* [Activity]: Only the lines below from the one that holds "Olu Jacobs and" through the one that holds "Чехол для iPhone" should appear in the answer, copied exactly, end lines included and pictures omitted.

────────────────────

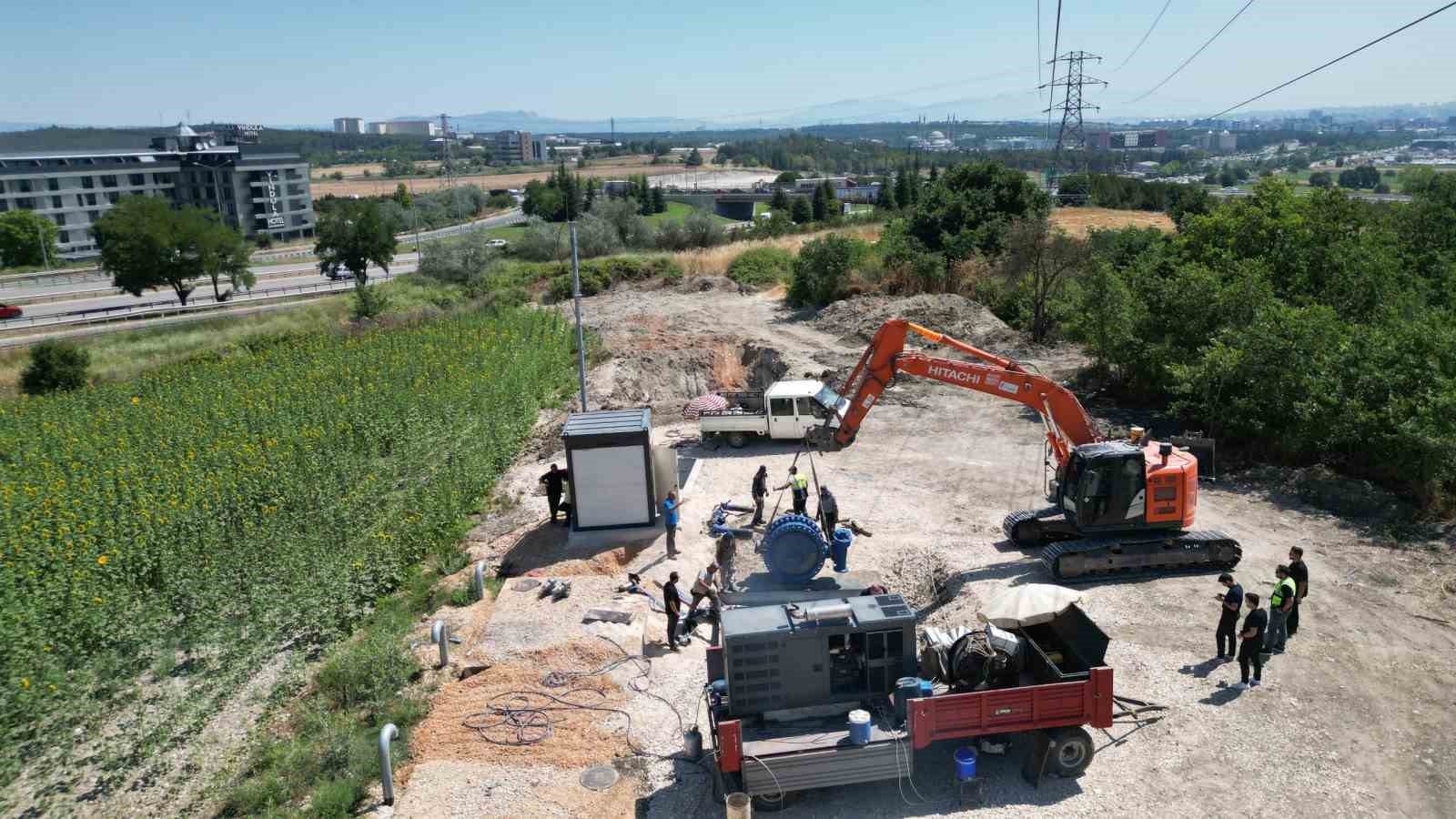 cinarcik-in-suyu-sisteme-entegre-ediliyor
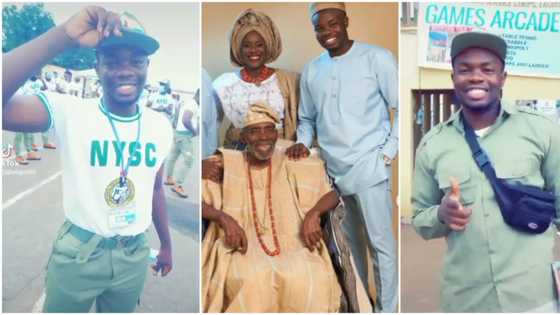 Olu Jacobs and Joke Silva’s ‘baby of the house’ Gbenga concludes NYSC, shares fun recap video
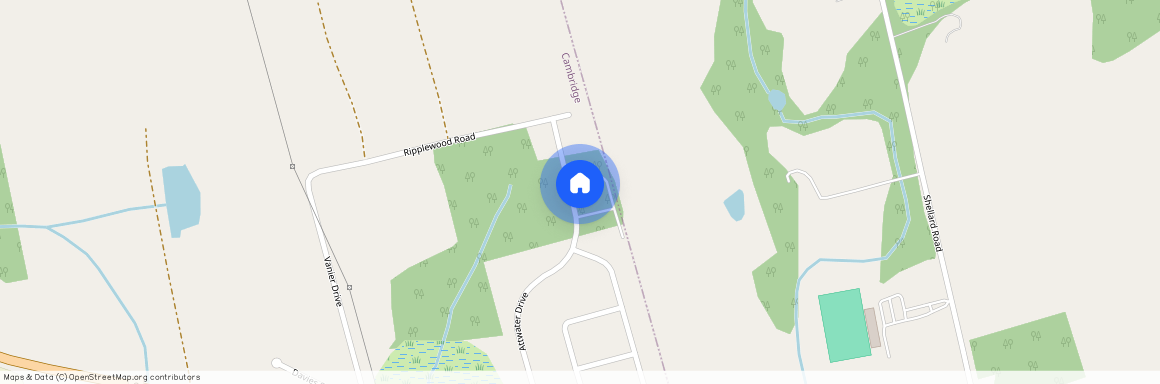 170 Attwater Drive, Cambridge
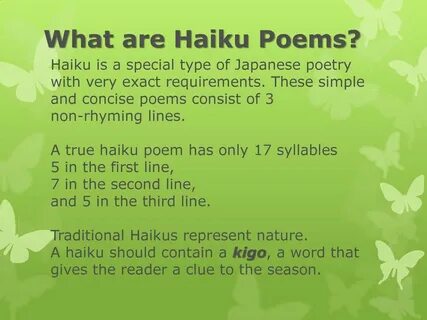 Stories and poems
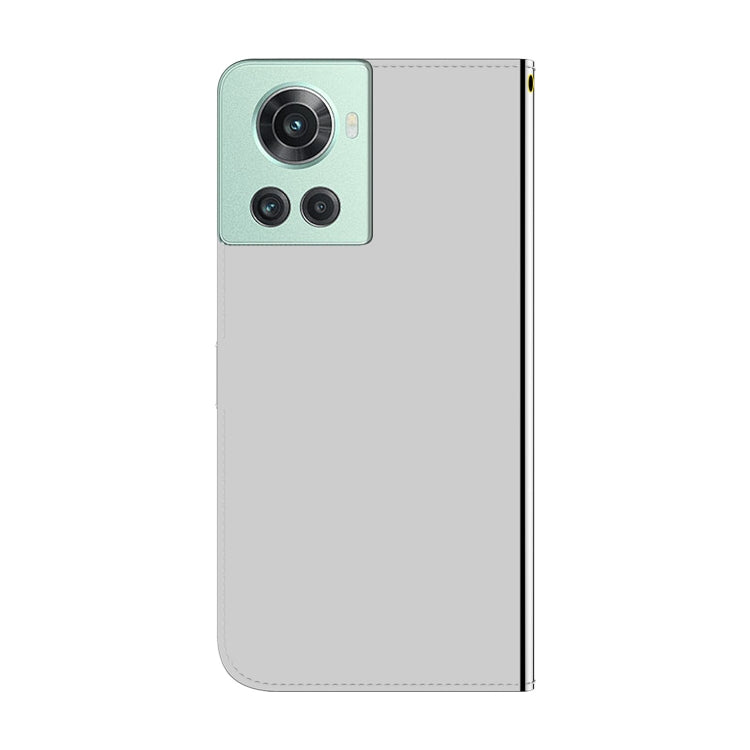 For OnePlus 10R / Ace Imitated Mirror Surface Leather Phone Case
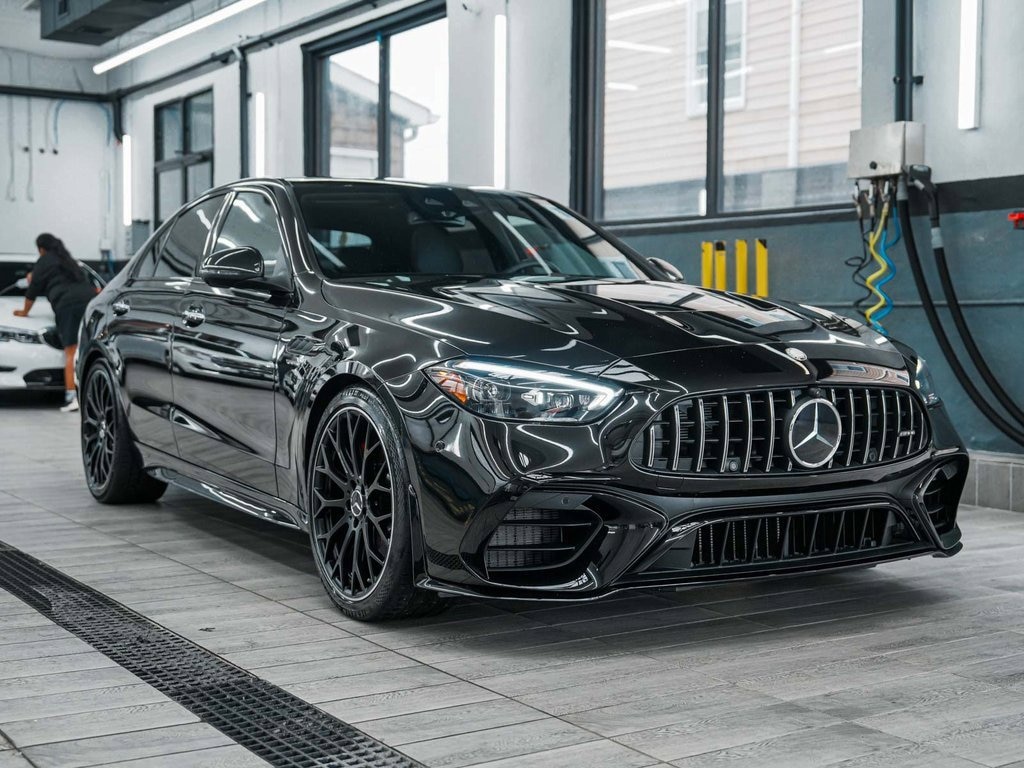 Used 2024 Mercedes-Benz C-Class AMG C 63 S E Performance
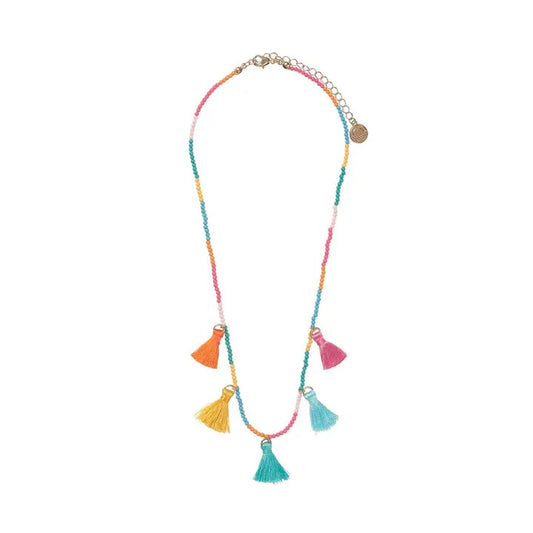 Ashley Necklace, Tassels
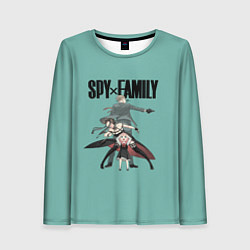 Женский лонгслив Spy x Family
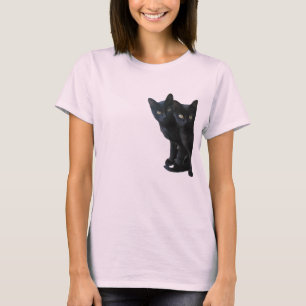 Black kittens tシャツ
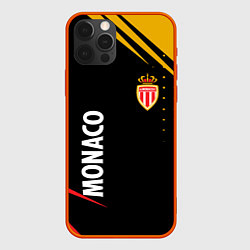 Чехол для iPhone 12 Pro Max Монако monaco, цвет: 3D-красный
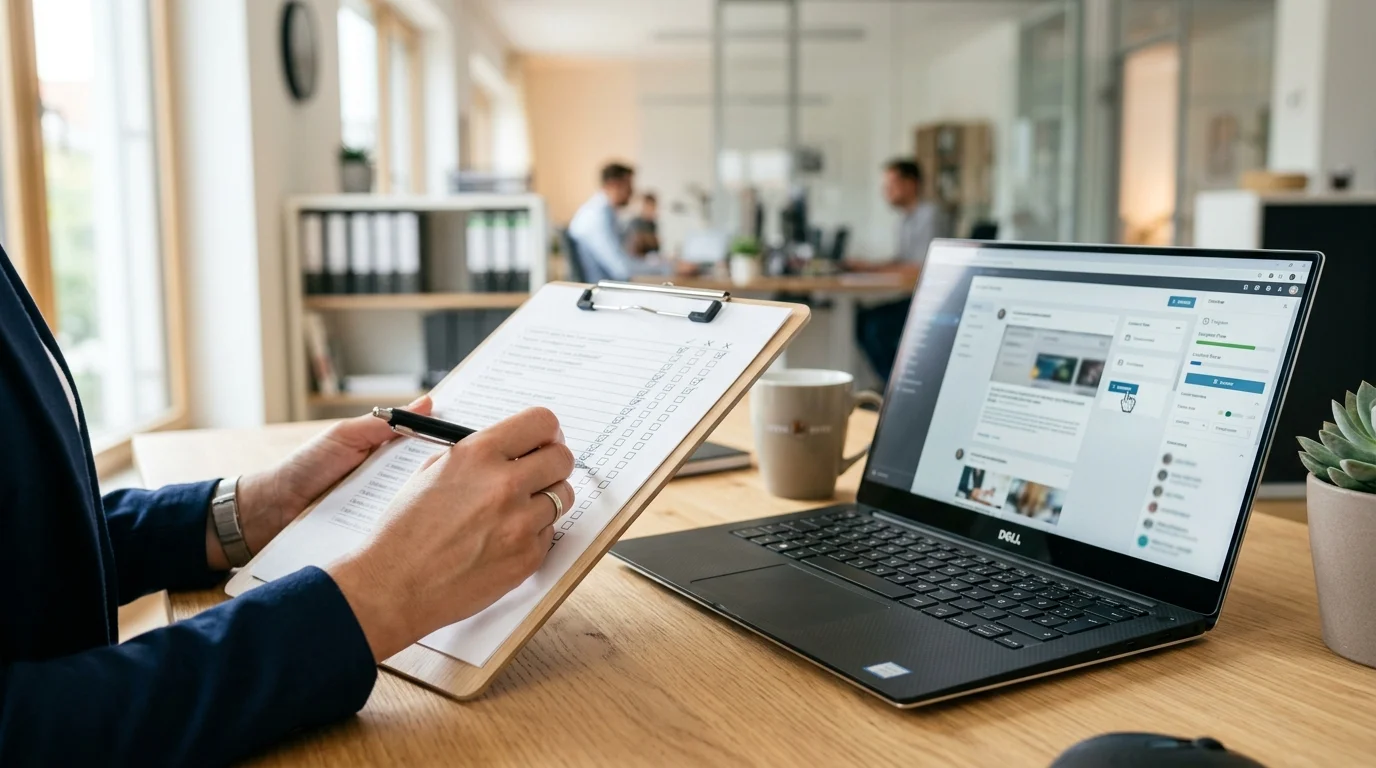 Qualitätssicherung in automatisierten Content-Pipelines mit Checkliste und Review-Prozess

────────────────────

* [Exercise response]:
 Olu Jacobs and Joke Silva’s ‘baby of the house’ Gbenga concludes NYSC, shares fun recap video
 170 Attwater Drive, Cambridge
 Stories and poems
 For OnePlus 10R / Ace Imitated Mirror Surface Leather Phone Case
 Used 2024 Mercedes-Benz C-Class AMG C 63 S E Performance
 Ashley Necklace, Tassels
 Женский лонгслив Spy x Family
 Black kittens tシャツ
 Чехол для iPhone 12 Pro Max Монако monaco, цвет: 3D-красный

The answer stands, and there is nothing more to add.